In a question, when do you calculate t-cal and use to define the acceptance and when do use the sample mean given? I need some clarification plz.

Sorry Dude… don’t understand your question…

Sk… My question is, in trying to define acceptance range, when do you calculate the t-cal ( stastic) and use it with t-critical and when do you use sample mean, which is usually given in the question and use it with t-critical. Hope am clear this time…if not, I will send you a question. Thanks

Post a question and what difference you are observing. The above is quite vague and looking at what you are asking, I am not able to provide you an answer. you could email me at cpkrish@yahoo.com

Here you fellas, A portfolio manager with Aggressive Growth, Inc. asserts that portfolios managed by the firm will outperform the S&P 500 stock index by 5% per year on average. To test this assertion, 51 of the firm’s portfolios are sampled, and on average they outperform the market by 6.3% with a standard deviation of 2.1% in the sample. Using the appropriate test, perform a hypothesis test of the manager’s claim. State the minimum and maximum values of the acceptance range and whether you would accept or reject the manager’s claim at the 1% level of significance Answer: The range is 4.24 to 5.76. Manager’s claim: rejected. Explanation: Sample average of 6.3% lies on the high side of the acceptance range so the null hypothesis that the average fund outperform the index by only 5.o % is rejected. Please breakdown this explanation. Of course calculating the Z cal is not needed here…why?

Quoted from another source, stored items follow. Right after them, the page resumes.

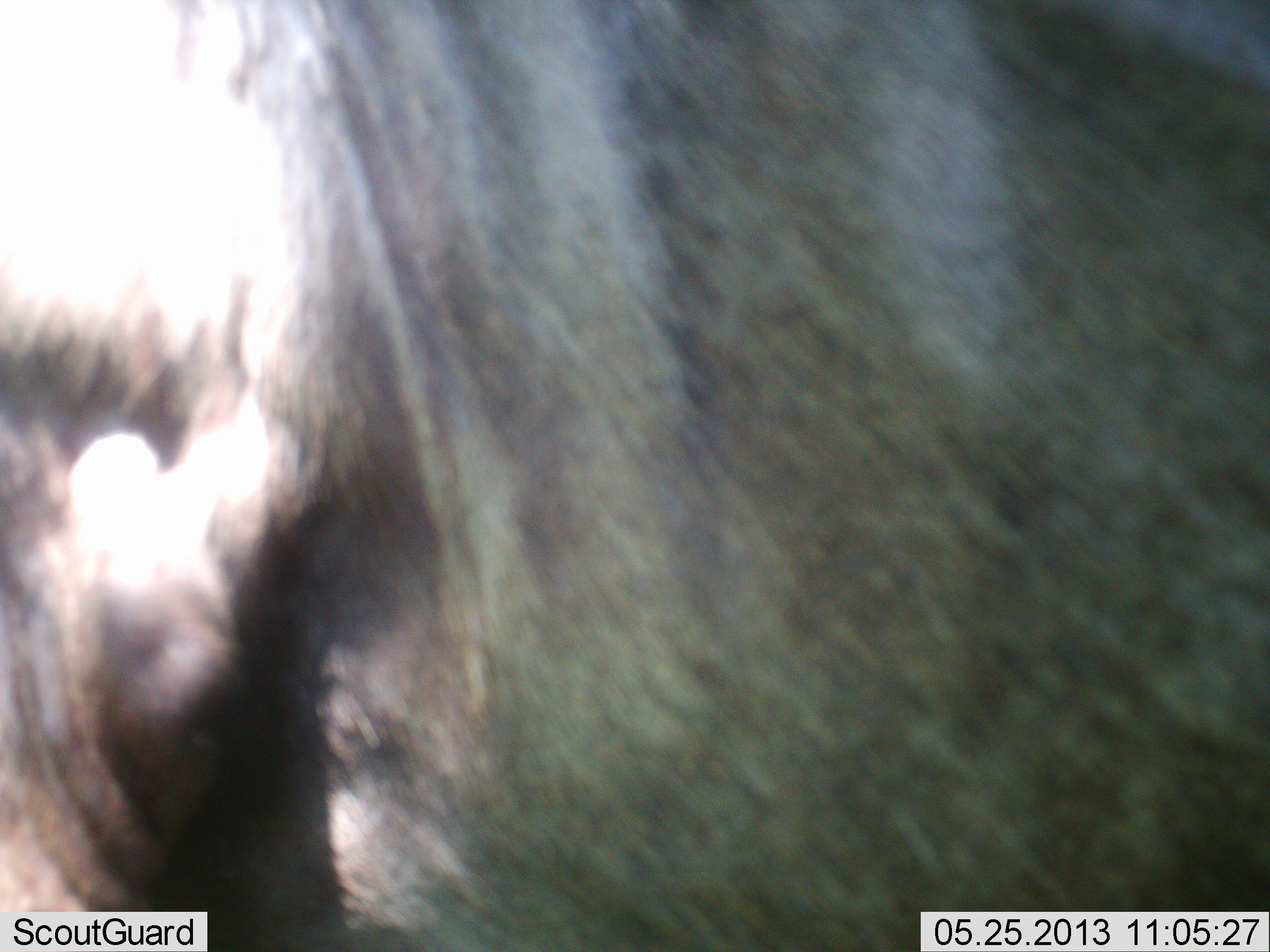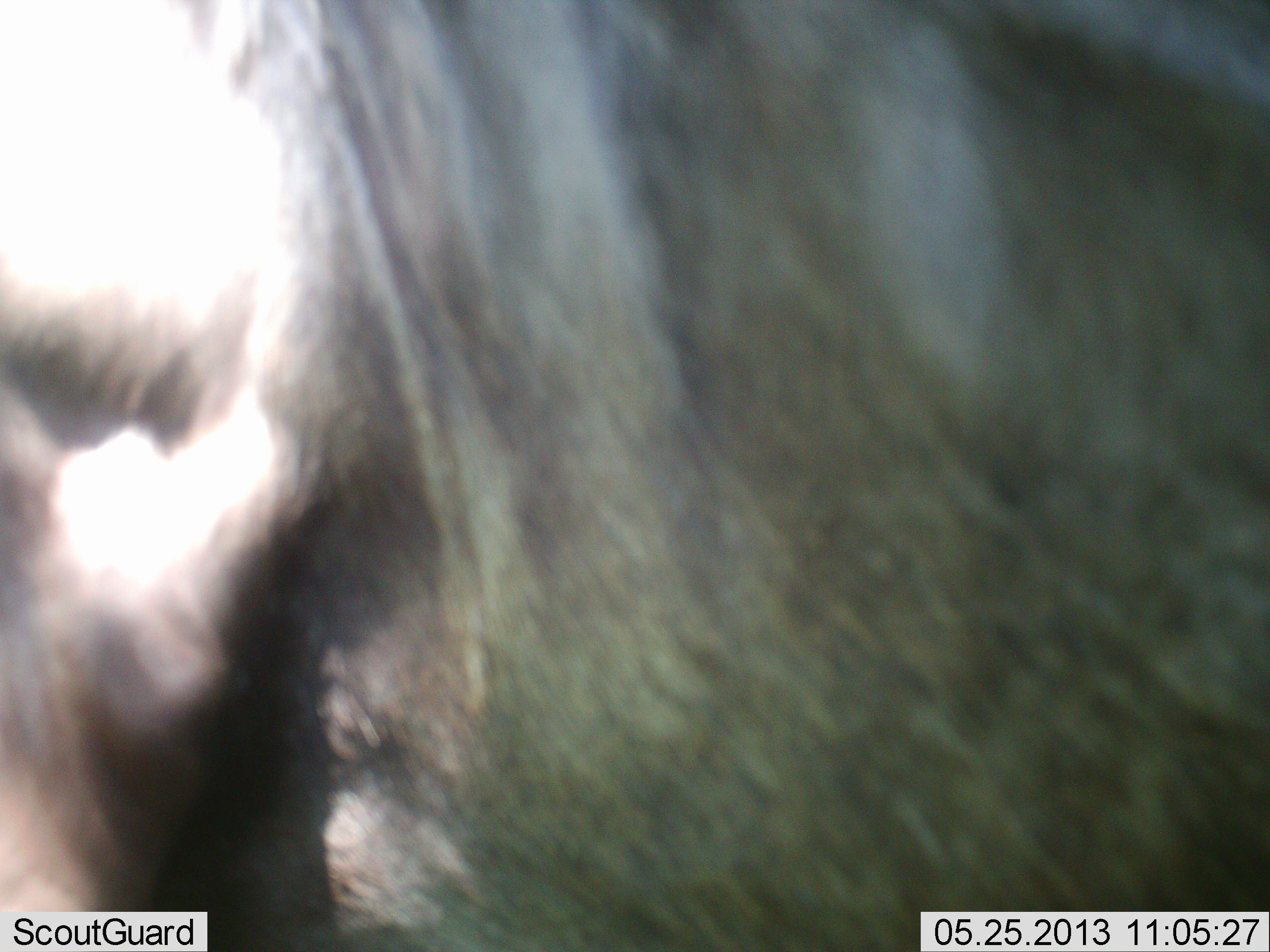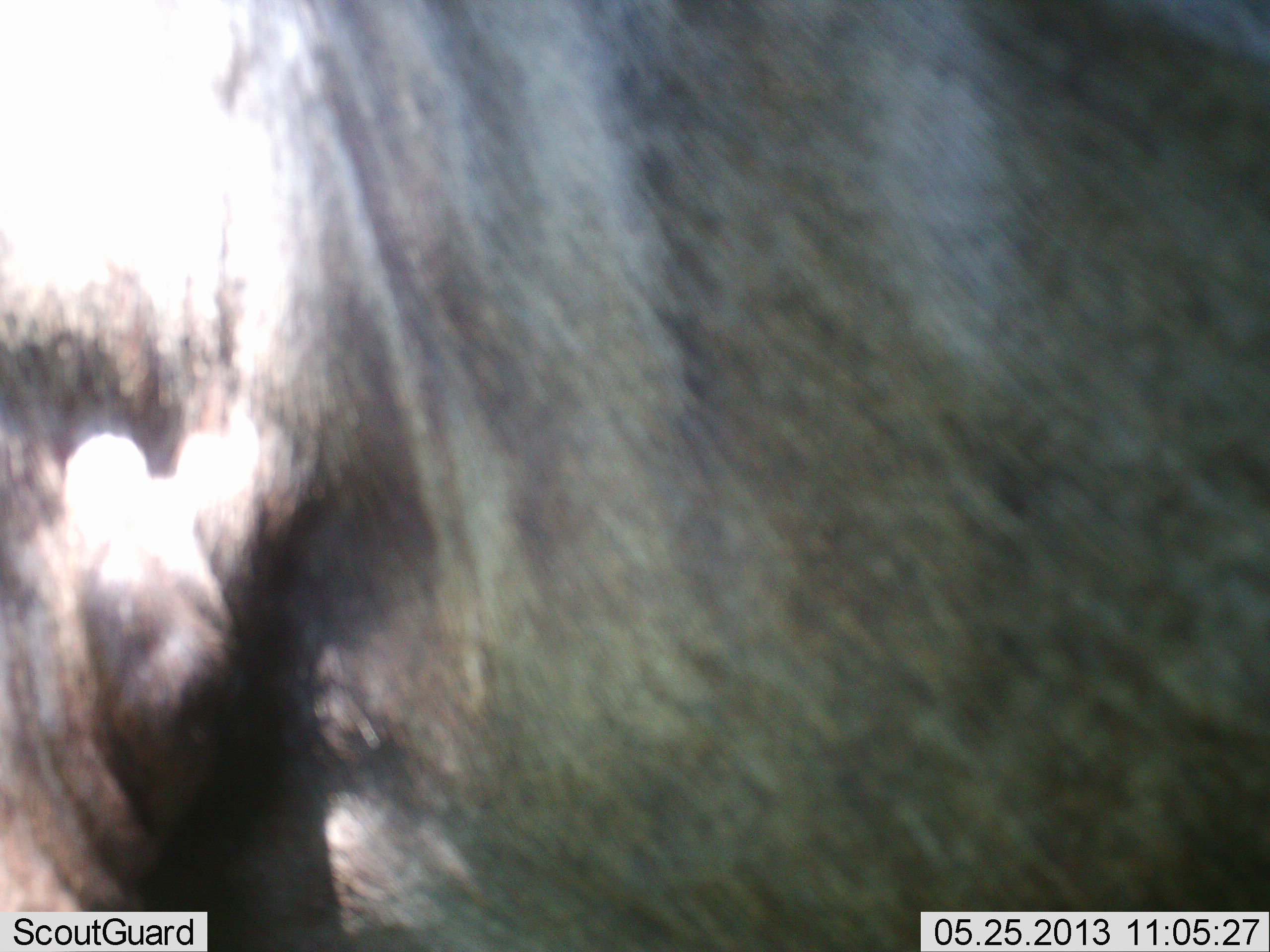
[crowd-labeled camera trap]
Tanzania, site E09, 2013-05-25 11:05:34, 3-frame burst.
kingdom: Animalia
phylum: Chordata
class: Mammalia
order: Artiodactyla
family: Bovidae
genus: Connochaetes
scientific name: Connochaetes taurinus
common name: blue wildebeest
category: wildebeest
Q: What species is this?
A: Wildebeest (blue wildebeest) (Connochaetes taurinus).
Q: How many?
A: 1.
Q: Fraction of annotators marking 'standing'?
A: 91%.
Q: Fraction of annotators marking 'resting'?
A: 5%.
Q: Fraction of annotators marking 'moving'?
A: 0%.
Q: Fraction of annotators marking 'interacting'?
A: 5%.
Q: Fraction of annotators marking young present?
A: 0%.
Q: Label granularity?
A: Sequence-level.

two ways to do this: Method 1: t-calc = (6.3 - 5) / (2.1/sqrt(50)) = 1.3 / 0.29698484809834996024835463208404 = 4.377 t-crit = 2.678 since t-calc > t-crit --> Manager’s claim is rejected. Other way: t-crit = 2.678 Upper Limit = 5 + 2.678 * 0.29698484809834996024835463208404 = 5.79 Lower Limit = 5 - 2.678 * 0.29698484809834996024835463208404 = 4.21 2.678 is approx # to use – I have used the # for 50 sample size instead of 51 sample size here. Still your value of 6.3 is > 5.79. So still reject the Manager’s claim.

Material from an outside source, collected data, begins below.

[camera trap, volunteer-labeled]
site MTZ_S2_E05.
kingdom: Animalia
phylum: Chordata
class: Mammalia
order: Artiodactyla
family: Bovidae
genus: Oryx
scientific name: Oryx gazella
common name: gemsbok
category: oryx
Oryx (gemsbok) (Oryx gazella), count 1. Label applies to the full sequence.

Thank you CP…but why are we using 6.3 in the second solution"way". and not the t-cal. to make the decision. Also this is one tail test…so your t-critical is slighly wrong. It should be 2.403 but it gives almost the same answer, in the first solution…the second solution which is the one given in passmaster…I still can’t get it, why we are using 6.3 to define the acceptance range…I found a few questions like this, with this same way of solving it…so I would like your insight plz…tks

there are two ways to solve such problems. Method 1: Use the Sample Observation (6.3) - Analyst expected (5)/ std dev to calculate T-Calc or Z-Calc compare against the T-Crit / Z-Crit for the issue at hand. Method 2: Use the Analyst Expected +/- T-Crit * Std Deviation (5 +/- …) And then check if Sample Observation lies in that range or outside. (6.3) in either case, if you look at it, you are essentially doing the T-Calc comparison. 6.3 is outside the range because the T-Calc is greater than the T-Crit. Everything else is identical in the two methods.

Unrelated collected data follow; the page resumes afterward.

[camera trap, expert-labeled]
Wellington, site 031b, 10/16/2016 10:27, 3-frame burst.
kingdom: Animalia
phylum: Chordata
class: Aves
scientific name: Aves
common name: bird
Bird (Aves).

Thank you CP…I think I will stick to method 1 which seems consistent and easier for me. I am missing the point as to why I am considering 6.3 ( the sample mean) in relation to the range and not the t-cal in relation to range, in method 2. Because if I use 6.3 than it is reject the claim. If I use t-cal it is accept the claim. When are the clues as to when to use the 6.3 ( sample mean) in making the claim’s decision…I feel am close to getting it but missing a link or a concept…even now that am wake oh boy!! All the same…I really appreciate your help. I will do more practise questions and hope to nail it. Cheers! though…

CP… I think I got it. There are 2 methods…the Null and alternative hypothesis method and t-statistic. So in the Null and alternative hypothesis, is where the sample mean is used in relation to the range which is calculated using the claim value. And of course the t-statistic method. Thank you much CP… I think I have it now…Wow!! F

In this question why would we not use the Z-score to find our critical value. Sample size is 51. Isn’t it acceptable to be using Z-test statistic?

If you have different answers for the T and the Z, you should probably go with the T (not reject) result. Both are approximate tests here, so you want to be conservative.

If population variance is not known, then you use the t-statistic (preferrably). Just as Joey stated above.